Il processo di misurazione ideale
In conclusione, facendo tesoro di quanto sopra, il percorso ideale dovrebbe essere così strutturato:
- scomporre l’oggetto della misurazione e misurare le componenti basiche e attraverso semplici operazioni matematici o un foglio excel ricomporre i valori misurati;
- svolgere delle ricerche secondarie. Consultare report di settore e/o guarda come altri hanno misurato problemi simili. Anche se tali risultati potrebbero non essere perfettamente attinenti alla tua realtà, saranno comunque utili anche solo come fonte di ispirazione;
- fare delle osservazioni dirette. Se non è possibile, tracciare il fenomeno o introdurre elementi che lo rendano tracciabile. Se ciò non è possibile, forzare il fenomeno attraverso la sperimentazione;
- tenere sempre a mente che l’obiettivo non è avere una misurazione perfetta bensì ridurre l’incertezza;
- essere sicuri servano dei nuovi dati. Altre funzioni dell’organizzazione potrebbero avere già i dati necessari;
- identificare eventuali strumenti che possano coadiuvare nel reperire i dati mancanti;
- ricordare che ogni misurazione incorpora in sé una componente d’errore, fa parte del gioco e non deve essere un elemento bloccante della misurazione ma solo di cautela.
Conclusioni
Tornando alla nostra analisi quantitativa del rischio, non dovremmo chiederci “dove posso recuperare i dati?”, essi sono ovunque intorno a noi. L’unica vera domanda, che dovremmo porci è: “cosa vale la pena misurare?”

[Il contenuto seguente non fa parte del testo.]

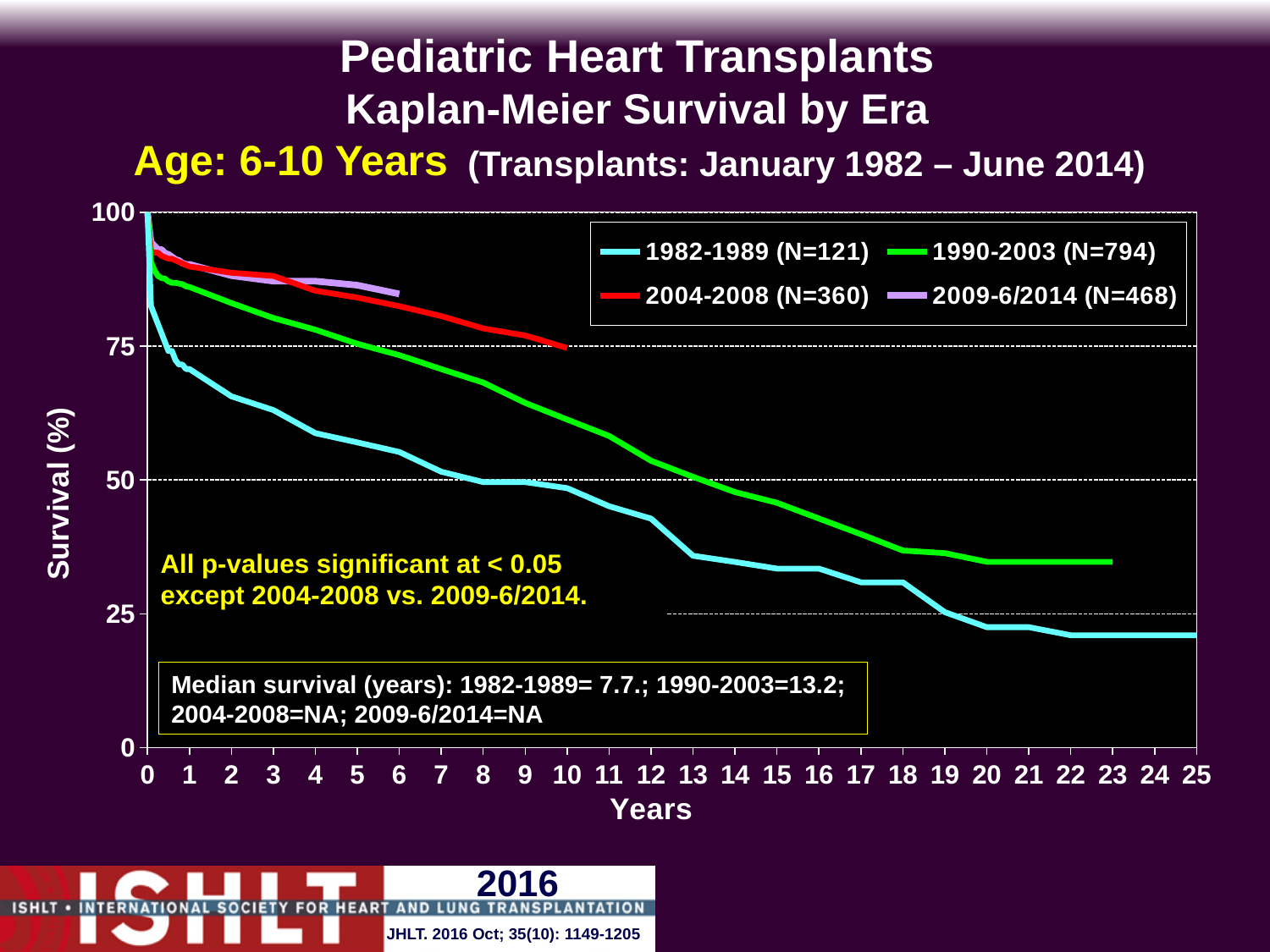
What is the median survival in years for the 1990-2003 era? 13.2 Do the survival curves rise or fall as years increase? fall Is the survival value for the 1982-1989 era at 25 years greater or less than 25? less What is the N for the 2009-6/2014 era shown in the legend? 468 What is the median survival in years for the 1982-1989 era? 7.7 What is the N for the 1990-2003 era shown in the legend? 794 Which era has the lowest survival curve across the chart? 1982-1989 Is the survival value for the 2009-6/2014 era at 6 years greater or less than 75? greater What kind of chart is shown on the slide? line chart At 10 years, which era has higher survival: 1990-2003 or 1982-1989? 1990-2003 How many series (eras) does the legend list? 4 What is the label of the x axis? Years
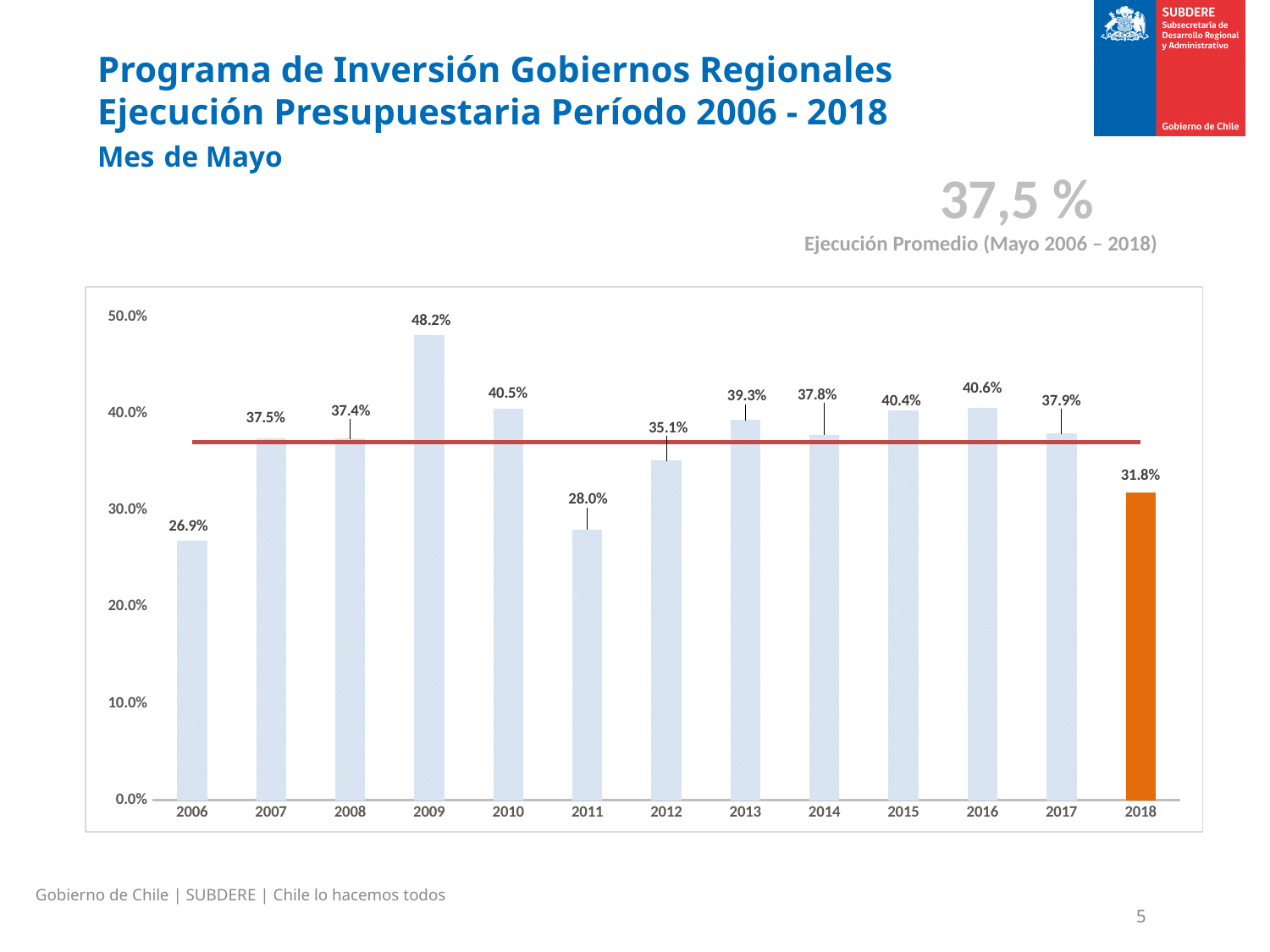
Is the value for 2016 greater or less than 40.0%? greater Which is larger, the value for 2010 or the value for 2012? 2010 Which year has the lowest value? 2006 Which year has the highest value? 2009 How many years are shown on the x axis? 13 What is the value for 2009? 48.2% What kind of chart is shown? bar chart What is the value for 2011? 28.0% What is the value for 2018? 31.8% What average execution value is shown above the chart? 37,5 % What is the difference between the values for 2009 and 2006? 21.3% Which year's bar is coloured orange? 2018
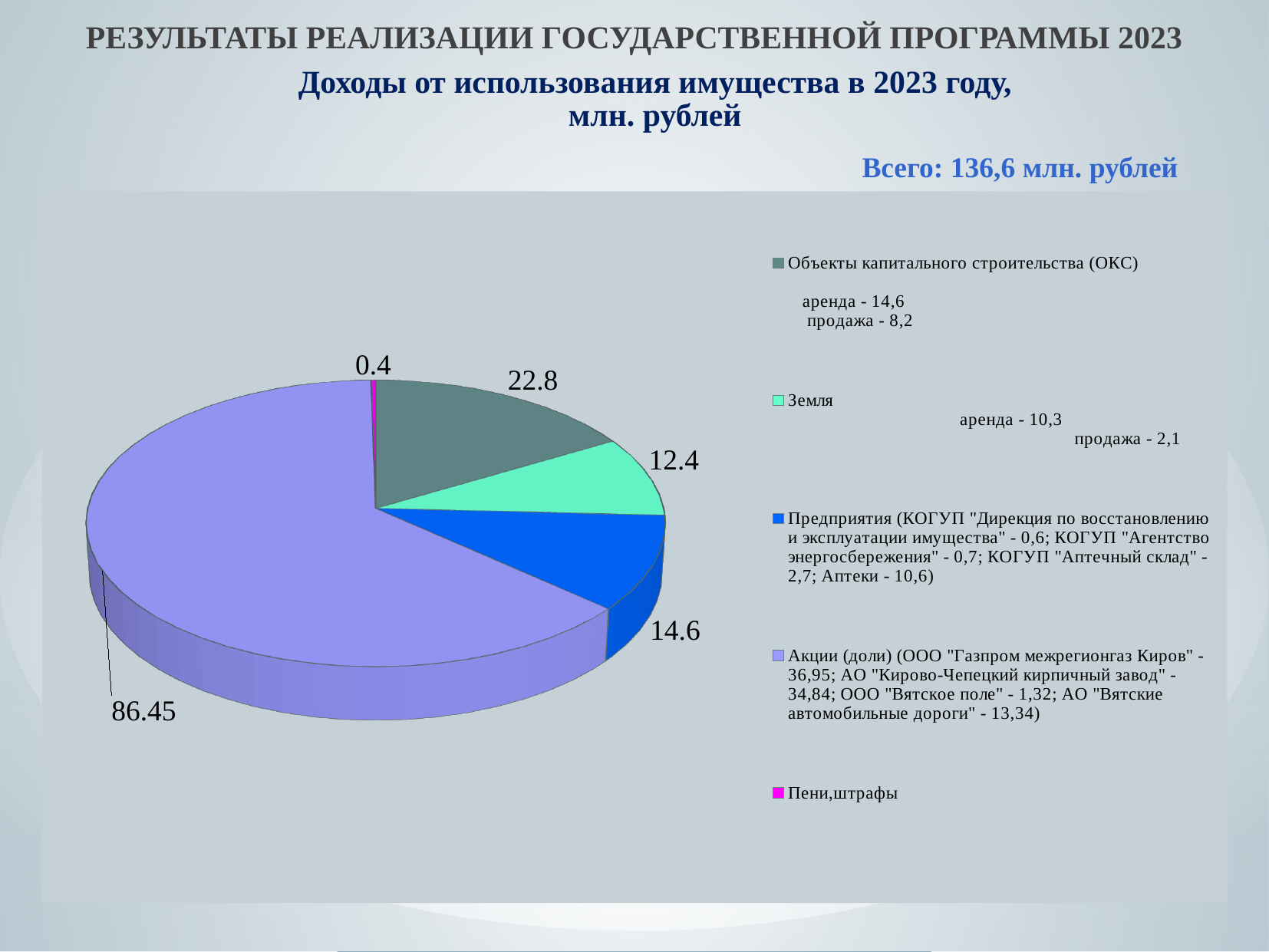
What total amount in million rubles is stated on the slide? 136,6 млн. рублей Which is larger, the Предприятия slice or the Земля slice? Предприятия What is the value of the Объекты капитального строительства (ОКС) slice? 22.8 What is the difference between the Акции (доли) value and the ОКС value? 63.65 Which category has the largest slice in the pie chart? Акции (доли) Which category has the smallest slice in the pie chart? Пени,штрафы What is the value of the Пени,штрафы slice? 0.4 How many slices does the pie chart have? 5 What is the value of the Земля slice? 12.4 What type of chart is shown on the slide? Pie chart What is the value of the Предприятия slice? 14.6 What is the value of the Акции (доли) slice in the pie chart? 86.45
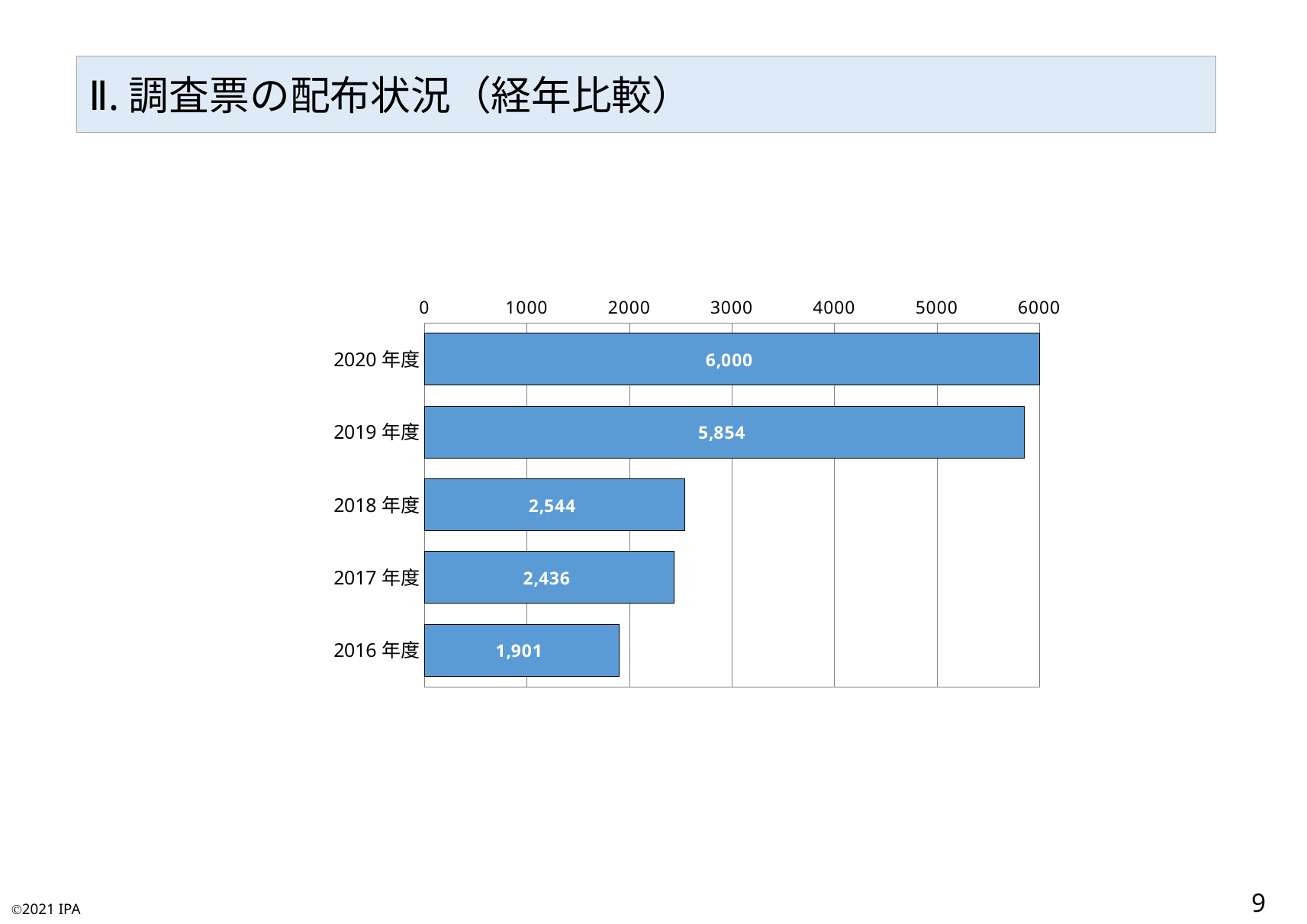
What is the value for 2020 年度? 6,000 What is the value for 2018 年度? 2,544 Which year has the lowest value? 2016 年度 What is the difference between the values for 2020 年度 and 2019 年度? 146 What is the value for 2016 年度? 1,901 How many years are shown in the chart? 5 What kind of chart is shown on the slide? Bar chart What is the difference between the values for 2018 年度 and 2017 年度? 108 What is the title of the slide? Ⅱ. 調査票の配布状況（経年比較） Which year has the highest value? 2020 年度 What is the value for 2019 年度? 5,854 Which is larger, the value for 2017 年度 or the value for 2016 年度? 2017 年度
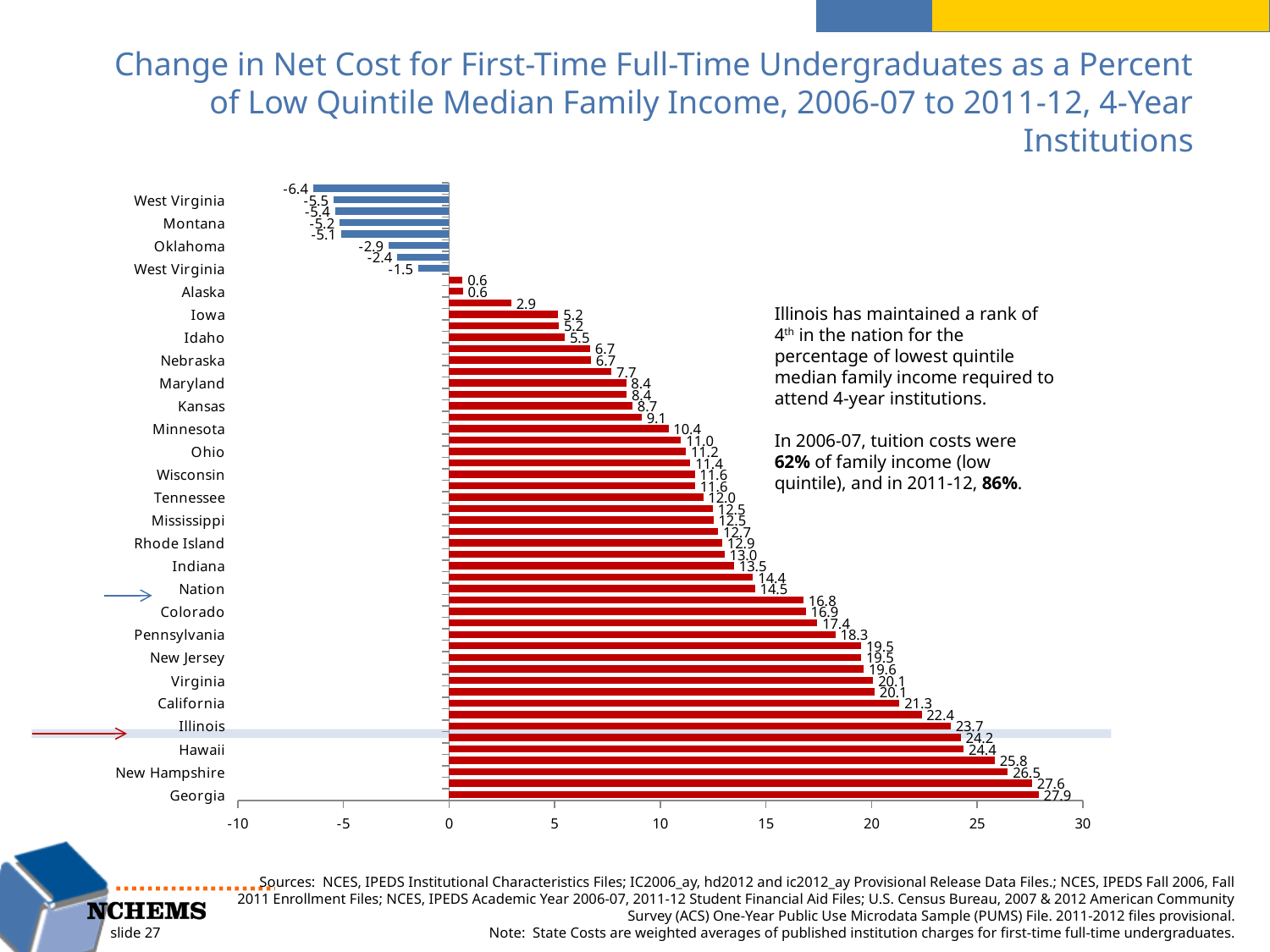
Is the value for Georgia greater or less than 25? greater What is the value for New Hampshire? 26.5 Which labeled category has the highest value? Georgia What is the value for Georgia? 27.9 What is the value for the Nation? 14.5 What is the value for Illinois? 23.7 Which is larger, the value for Illinois or the value for the Nation? Illinois What colour are the bars with negative values? blue What kind of chart is shown on the slide? bar chart What is the difference between the values for Georgia and Illinois? 4.2 What is the value for Alaska? 0.6 What is the lowest value shown on the chart? -6.4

In un precedente articolo sul paradosso del rischio, sottolineavamo l’assurda e inconscia tendenza di ridurre gli sforzi di misurazione in presenza di un tasso d’incertezza massimo. Se l’analista avesse tutti i dati, non avrebbe incertezza e di conseguenza non avrebbe un fattore di rischio.
Uno degli elementi forse più importanti, se non il più importante, di un’analisi del rischio è proprio l’individuazione gli elementi di incertezza e procedere alla loro misurazione.
“Fatelo e basta”, verrebbe da dire, e se le misurazioni offriranno esiti sorprendenti, al netto di possibili errori, ciò sarà estremamente di valore, poiché avranno ridotto l’incertezza, anche su elementi sui quali si credeva di avere pochi dubbi.